Inserts don't create garbage. But big inserts can mess up indexes. So
if
you are inserting and then following that up with a lot of updates and
deletes, you'll get garbage.

>has a limited time window in which to finish. If an overnight batch
>blows out by 6 hours the client is stuffed and furious. This makes our
>lives very difficult as we are forever trying to fight fires.
>
>We need help so here are a couple of questions:
>
>1.) Can some one point me to a in depth tutorial about garbage in the
>database?

In my forthcoming book. :-)

>
>2.) How do I find out at any stage what is the state of the amount of
>garbage in the database?

You can't, really, except by shutting the database down and looking at
the
growth of the file(s).

>
>3.) How do I find out where (what tables) the garbage is affecting the
>database?

If your big batch operation is causing this, then it will be those
tables. Garbage is old record versions and index stumps. The garbage
sits
in pages where your active data are stored. If you are using one huge
transaction to do everything, you'll slow things down horribly, because
record version will pile upon record version for all the rows the
transaction works on. "Double-dipping" the same record multiple times
in a
single transaction causes this.
-- break up the inserts into chunks of 7000 - 10,000 and make sure you
use
a hard commit.
-- commit inserts before starting to do DML on the new rows.

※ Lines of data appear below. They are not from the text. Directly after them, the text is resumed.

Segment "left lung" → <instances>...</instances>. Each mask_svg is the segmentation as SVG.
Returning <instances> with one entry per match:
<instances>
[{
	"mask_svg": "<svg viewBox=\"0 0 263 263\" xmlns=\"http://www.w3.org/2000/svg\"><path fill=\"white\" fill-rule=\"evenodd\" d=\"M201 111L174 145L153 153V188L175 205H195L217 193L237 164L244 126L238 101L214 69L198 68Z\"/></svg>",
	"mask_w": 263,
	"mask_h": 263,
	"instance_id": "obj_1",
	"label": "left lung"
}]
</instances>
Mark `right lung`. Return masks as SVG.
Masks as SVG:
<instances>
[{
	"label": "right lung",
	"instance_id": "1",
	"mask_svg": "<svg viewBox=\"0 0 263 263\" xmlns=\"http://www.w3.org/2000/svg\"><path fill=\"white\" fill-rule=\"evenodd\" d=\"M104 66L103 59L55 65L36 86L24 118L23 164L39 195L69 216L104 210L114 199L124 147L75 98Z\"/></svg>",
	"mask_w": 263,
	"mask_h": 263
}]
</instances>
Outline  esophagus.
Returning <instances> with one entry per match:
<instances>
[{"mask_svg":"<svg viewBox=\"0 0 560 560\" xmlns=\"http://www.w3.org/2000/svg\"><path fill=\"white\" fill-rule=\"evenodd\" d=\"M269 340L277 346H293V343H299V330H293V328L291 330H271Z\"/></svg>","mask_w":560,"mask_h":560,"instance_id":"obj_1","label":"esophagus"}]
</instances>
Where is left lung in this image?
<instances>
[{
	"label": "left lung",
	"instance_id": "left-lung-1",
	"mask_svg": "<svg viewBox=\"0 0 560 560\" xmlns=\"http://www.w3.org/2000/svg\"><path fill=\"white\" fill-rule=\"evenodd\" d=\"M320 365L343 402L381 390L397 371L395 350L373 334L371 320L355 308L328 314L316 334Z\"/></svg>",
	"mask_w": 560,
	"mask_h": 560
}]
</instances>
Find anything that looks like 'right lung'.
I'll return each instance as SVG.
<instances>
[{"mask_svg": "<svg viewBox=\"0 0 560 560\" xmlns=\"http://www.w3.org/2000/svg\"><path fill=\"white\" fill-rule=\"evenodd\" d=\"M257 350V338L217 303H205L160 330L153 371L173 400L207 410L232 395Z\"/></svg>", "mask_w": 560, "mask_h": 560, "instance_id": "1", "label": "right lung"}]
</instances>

Huge deletes and inserts mess up indexes. You could experiment with
setting indexes inactive for the inserts and then active again for the
DML. A big part of your slowdown is probably from unbalanced indexes.

>
>4.) What is the best way to get rid on the garbage when there is
>garbage? We currently fire <select count(*) from TableName> to the
>database to get rid of garbage on a specific table.

That will do it.

>
>5.) Why does garbage sometimes make the database grind to a halt?

Not hard-committing update and delete work often enough. But - it might

not be all garbage that is slowing things down. Take care of the
indexes.

>
>6.) Sometimes garbage collection is quick (10 min) and sometimes it
>takes long (12 hours), why?

Garbage collection goes on all the time in background, if it can.
Without
good transaction management, you inhibit that background GC and so the
first transaction after completion of your job will get hit with a load.